Stolen from his family by changelings, Henry Day is given the name "Aniday" by the ageless and magical beings, who replace him with another child who takes his place with his parents, a young boy who possesses an extraordinary gift of music.

Discussion Questions

  1. The very first words out of Henry Day's mouth are "Don't call me a fairy," and then he takes the reader on a quasi-scientific account of the differences between fairies, hobgoblins, and other "sublunary spirits." Yet Aniday and the rest of the changelings refer to themselves as faeries throughout the book. Why does Henry insist on not being called a fairy? In what other ways does Henry attempt to distance himself from his prior life?
  2. Twins and other twosomes figure predominantly in the book: Henry and Aniday, Tess and Speck, Big Oscar and Little Oscar, Edward and Gustav, Mary and Elizabeth . Other characters form pairs: Luchog and Smaolach, Kivi and Blomma, Onions and Beka, George Knoll and Jimmy Cummings. What is the significance of the doubles? In what ways can Henry and Aniday be read as two halves of one being? How does the author, beyond using two alternating narrators, play with the theme of doubles?
  3. Rather than each chapter echoing its counterpart, the two stories run at different speeds until the end of the book. How does the author manage time in the novel? Where in the narrative does he relate the same incident from different perspectives and in different sequences?
  4. When Henry and his friends attempt to synchronize their watches before looking for little Oscar Love, not one of them has the same time as the others. At other points in the story, Henry or Aniday forget the time of day or, in some cases, what year it is. What does that say about their place in time?
  5. In chapter 35, Ruth Day says "I knew all along, Henry." Similarly, Henry dreams of Tess changing her form and saying that she, too, knows the truth. What does Henry think they know about him?
  6. A critical event in the novel is Bill Day's suicide and Henry's muted reaction. What did Bill come to understand about his son? Why do you think Henry's mother, Ruth Day, didn't react in a similar manner?

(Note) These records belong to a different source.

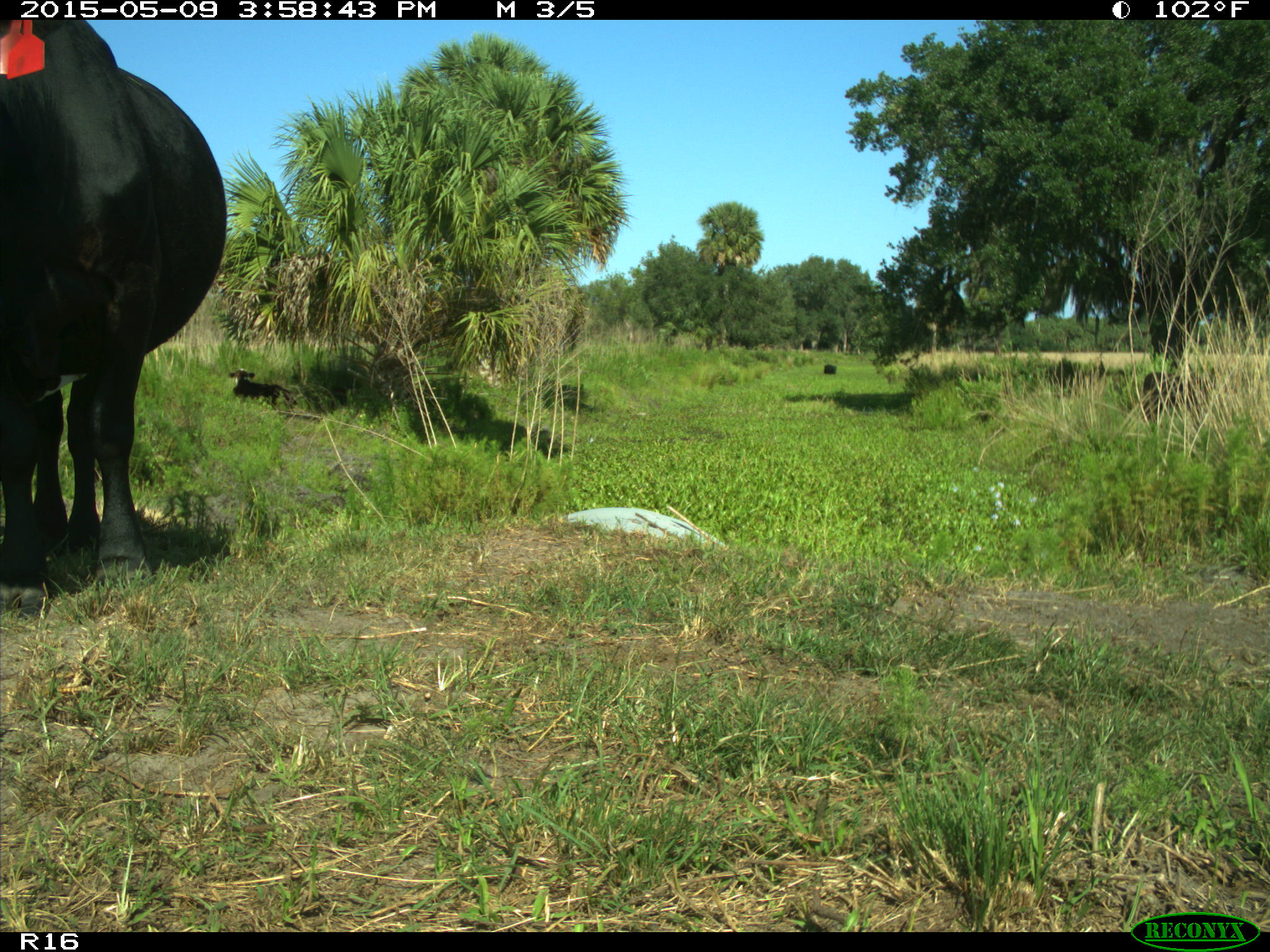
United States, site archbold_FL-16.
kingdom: Animalia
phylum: Chordata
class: Mammalia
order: Artiodactyla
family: Bovidae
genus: Bos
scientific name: Bos taurus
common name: domestic cow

  7. In the poem "The Stolen Child" by W.B. Yeats, the faeries attempt to entice the child away "for the world's more full of weeping than you can understand." In what ways could the fairyland in Donohue's novel be considered better than the real world? In what ways could it be considered worse?
  8. The changeling legends, however, were cautionary tales meant to illustrate the dangers of creatures that many people once believed in. And the changeling legend, as McInnes points out in the novel, were also horrifying explanations for "failure to thrive," physical deformities, or mental illness in children. Are Henry's and Aniday's stories cautionary tales? What do you make of the changeling who took the place of young Gustav Ungerland and never said another word?
  9. What is the significance of music in Henry Day's transformation? Does the final concert offer Henry a chance at redemption?
  10. What is the significance of books in Aniday's transformation? As Speck teaches Aniday to read and write, does his understanding of the world change? Is his memoir a chance at redemption?